When he finally heard her heels clicking outside the boardroom, he stepped across the carpet to open the door. She had one hand out, reaching for the handle, and he saw her freeze when the door opened.
"Did I startle you?"
She shrugged and slipped inside, but the smile didn't come. "Sorry I'm late."
She looked uncharacteristically harried. Why? He said, "I wanted to go over the procedures for screening the recruits Friday night, but if you're overloaded, we can do it tomorrow."
She stood in the middle of the boardroom floor, the expensive carpet she'd chosen all around her, her eyes troubled in a way he'd never seen before. Something was wrong, but what? There was always some crisis in the computer business, but Sam always handled the rough spots so calmly they seemed smooth.
This was different.
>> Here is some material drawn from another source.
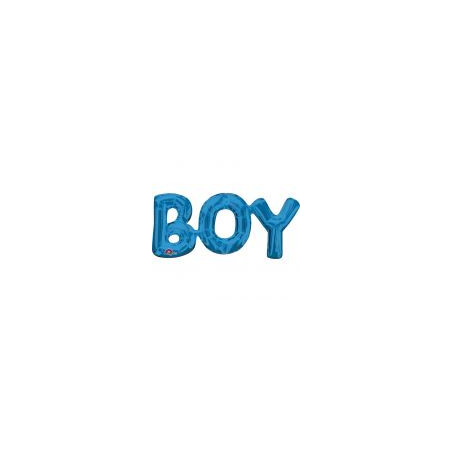 Balon, foliowy napis "BOY" 50x22 cm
She moved abruptly to one of the chairs at the side of the board table, and he thought her face wore the sort of look people had when they were about to say something unwelcome.
Something like: Cal, I'm quitting.
Panic boiled in his gut. Sam couldn't leave.
She opened her computer case and set her laptop on the table. "This is probably a good time to go over the screening procedure, just in case there's—this is a good time."
He frowned and prowled to the other side of the table. He didn't like the way she said just in case, as if she had come in here thinking of quitting.
Inactivity was making him paranoid. Sam wouldn't quit. She was an ambitious woman. Six more months would get her the seat on his board she'd held out for when he hired her.
"I've got the list of volunteers here," she said, turning her computer on. "All the project leaders are on it, except the two on vacation, and Tom Brennan. You left him in New York."